*EXERCISE OBJECTIVE*. Return every line of the records that contains the word "divides".

+++ RECORDS PROVIDED +++

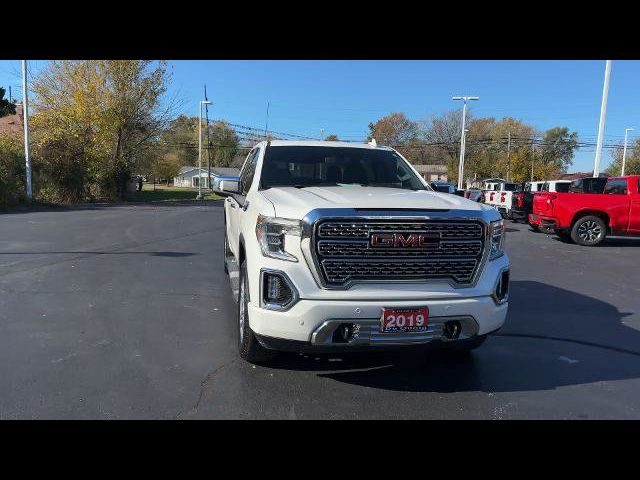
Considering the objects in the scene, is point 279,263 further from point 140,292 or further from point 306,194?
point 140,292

+++
+++ RECORDS PROVIDED +++

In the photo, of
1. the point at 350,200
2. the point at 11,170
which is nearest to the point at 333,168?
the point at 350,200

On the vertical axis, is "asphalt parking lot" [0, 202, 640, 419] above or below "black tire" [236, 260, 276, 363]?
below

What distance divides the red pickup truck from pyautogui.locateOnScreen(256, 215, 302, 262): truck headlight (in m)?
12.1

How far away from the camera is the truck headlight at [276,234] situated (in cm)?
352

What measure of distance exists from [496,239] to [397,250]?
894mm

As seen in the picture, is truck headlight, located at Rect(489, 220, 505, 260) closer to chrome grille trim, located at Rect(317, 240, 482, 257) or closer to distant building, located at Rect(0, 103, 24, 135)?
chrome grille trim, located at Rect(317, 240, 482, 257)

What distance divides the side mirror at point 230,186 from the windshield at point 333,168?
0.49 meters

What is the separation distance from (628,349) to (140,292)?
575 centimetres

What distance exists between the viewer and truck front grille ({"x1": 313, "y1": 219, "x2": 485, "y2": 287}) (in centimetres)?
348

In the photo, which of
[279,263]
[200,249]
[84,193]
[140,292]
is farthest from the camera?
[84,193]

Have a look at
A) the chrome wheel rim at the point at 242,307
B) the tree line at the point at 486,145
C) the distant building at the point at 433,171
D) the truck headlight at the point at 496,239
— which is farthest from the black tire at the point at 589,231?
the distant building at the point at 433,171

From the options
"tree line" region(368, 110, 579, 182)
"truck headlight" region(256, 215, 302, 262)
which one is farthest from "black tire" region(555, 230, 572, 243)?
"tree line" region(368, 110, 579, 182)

+++
+++ RECORDS PROVIDED +++

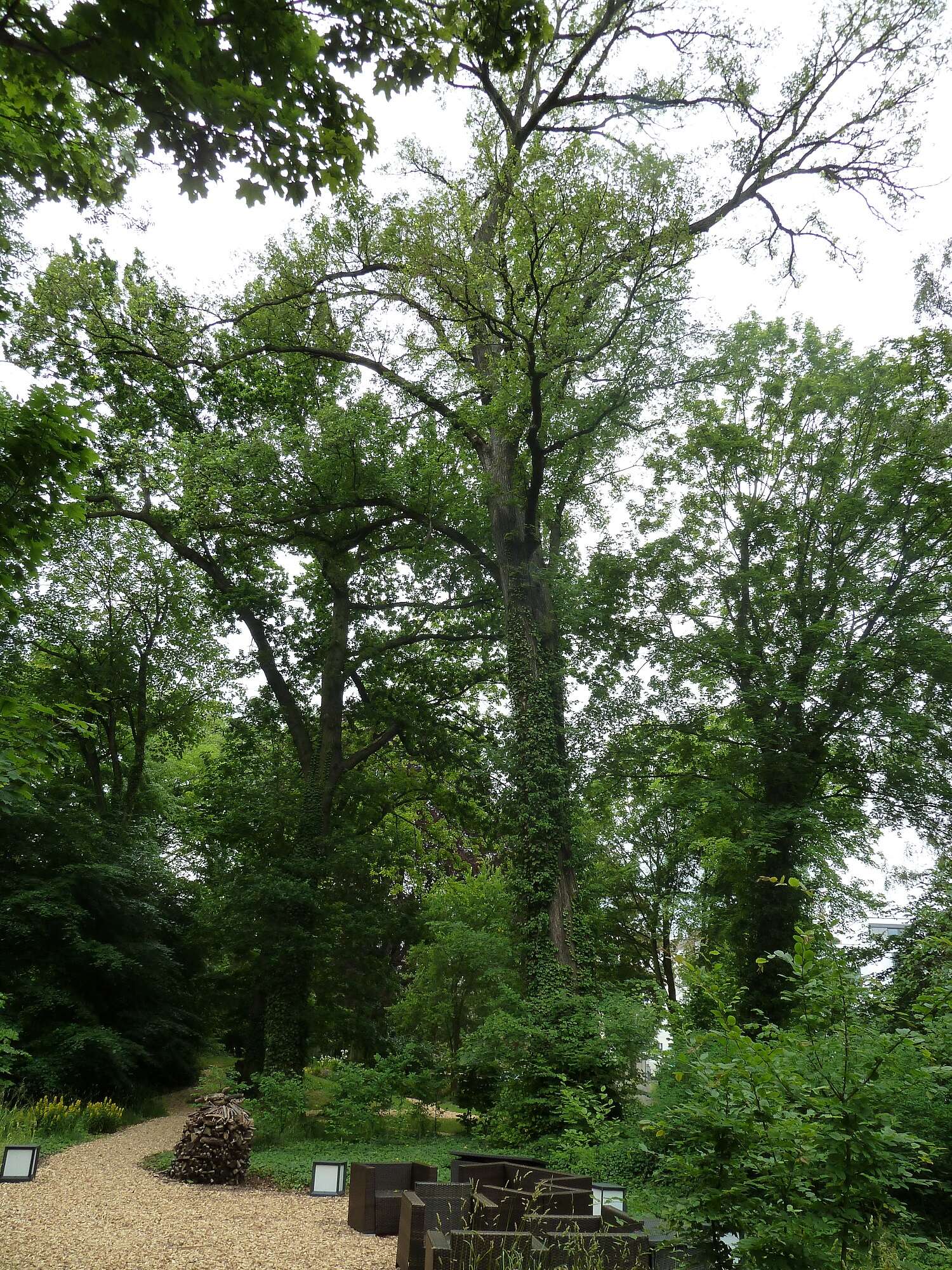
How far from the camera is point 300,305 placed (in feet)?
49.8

+++

*COMPLETE RESPONSE*.
What distance divides the red pickup truck from pyautogui.locateOnScreen(256, 215, 302, 262): truck headlight (in m)?
What distance divides the side mirror at point 230,186 from the windshield at point 333,168?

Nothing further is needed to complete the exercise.